The Art of Seeing Sameness

What does it even mean for two computations to be the "same"? Our human eyes might be fooled by surface-level differences, but a compiler must see deeper. Consider a scenario where a program computes two different values, say $x \leftarrow a_1 + f(u)$ in one part of the code and $y \leftarrow a_2 + f(u)$ in another. To us, these look like two distinct calculations. But a clever compiler, equipped with modern GCSE techniques, recognizes a shared soul within them: the expression $f(u)$ . If it can prove that the function $f$ is pure—that it behaves like a mathematical function, always giving the same output for the same input without any side effects—and that its argument $u$ hasn't changed, it can perform a beautiful optimization. It computes the expensive $f(u)$ just once, saves the result in a temporary variable, and reuses it for both additions. This is not merely matching text; it is understanding the compositional structure of expressions, like seeing that two different buildings share the same foundational blueprint.

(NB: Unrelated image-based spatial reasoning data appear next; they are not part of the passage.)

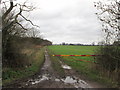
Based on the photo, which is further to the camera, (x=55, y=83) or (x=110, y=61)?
(x=110, y=61)

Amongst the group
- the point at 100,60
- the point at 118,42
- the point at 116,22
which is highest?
the point at 116,22

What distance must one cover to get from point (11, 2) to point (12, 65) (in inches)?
244

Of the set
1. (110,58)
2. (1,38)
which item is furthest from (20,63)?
(110,58)

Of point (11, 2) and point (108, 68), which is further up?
point (11, 2)

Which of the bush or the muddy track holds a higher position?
the bush

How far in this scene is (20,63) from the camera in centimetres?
1183

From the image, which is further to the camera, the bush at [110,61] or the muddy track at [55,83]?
the bush at [110,61]

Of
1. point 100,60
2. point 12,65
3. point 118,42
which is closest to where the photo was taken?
point 118,42

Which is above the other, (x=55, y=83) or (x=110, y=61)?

This art of seeing sameness extends to navigating the thicket of logic. Imagine a conditional statement like if (X or (Y and X)). A human programmer might write this, perhaps without realizing the redundancy. A compiler, acting as a logician, can apply the absorption law of Boolean algebra ( $A \lor (B \land A) \equiv A$ ) to prove that the entire condition is equivalent to just X. This means if X involves an expensive computation like comparing two large blocks of memory, the compiler can transform the code to ensure that computation happens only once, completely eliminating the second instance that the original logic seemed to imply. The compiler isn't just following instructions; it's reasoning about them.

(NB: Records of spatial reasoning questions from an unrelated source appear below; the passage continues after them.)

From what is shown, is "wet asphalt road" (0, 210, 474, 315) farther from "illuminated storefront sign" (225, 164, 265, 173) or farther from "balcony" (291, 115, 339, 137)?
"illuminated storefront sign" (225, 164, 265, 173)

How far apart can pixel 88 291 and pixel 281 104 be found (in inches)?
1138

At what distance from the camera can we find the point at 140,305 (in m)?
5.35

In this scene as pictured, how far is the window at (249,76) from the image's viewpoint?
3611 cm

Of course, this magical insight doesn't happen in a vacuum. A modern compiler is a symphony of collaborating optimizations, each pass preparing the stage for the next. An expression like $g(3)$ might appear twice, but how does the compiler know the two calls are identical? It's the job of another optimization, interprocedural constant propagation, to trace the constant value 3 through the function calls, proving that both calls are, in fact, equivalent to the same constant value. Only then can GCSE step in and eliminate the second call. This illustrates a crucial concept in engineering complex systems: the "phase ordering problem." A pipeline of optimizations—value numbering, code motion, induction variable analysis, and finally, common subexpression elimination—must be arranged in just the right order, like a sequence of lenses, to bring the final, optimized program into sharp focus.

Beyond the Straight and Narrow Path

Real programs are rarely a straight line; they are labyrinths of branches, loops, and recursive calls. Applying GCSE in this world requires even more sophisticated reasoning.

Consider recursion. If a function calls itself, and an expression $f(n)$ is computed both before and after the recursive call, can we eliminate the second one? An intra-procedural GCSE pass can! As long as the function $f$ is pure and its argument $n$ hasn't changed within the current activation of the function, the compiler can safely reuse the first result. It understands that the whirlwind of recursion happening in between, because it consists of pure operations, cannot disturb the state that $f(n)$ depends on. However, this insight has its limits. Standard GCSE cannot easily share the result of $f(n)$ from one recursive call to the next, deeper one. That would require re-architecting the program, perhaps by passing the value as a new parameter or building a cache (a technique called memoization), which are powerful transformations that go beyond the typical scope of GCSE.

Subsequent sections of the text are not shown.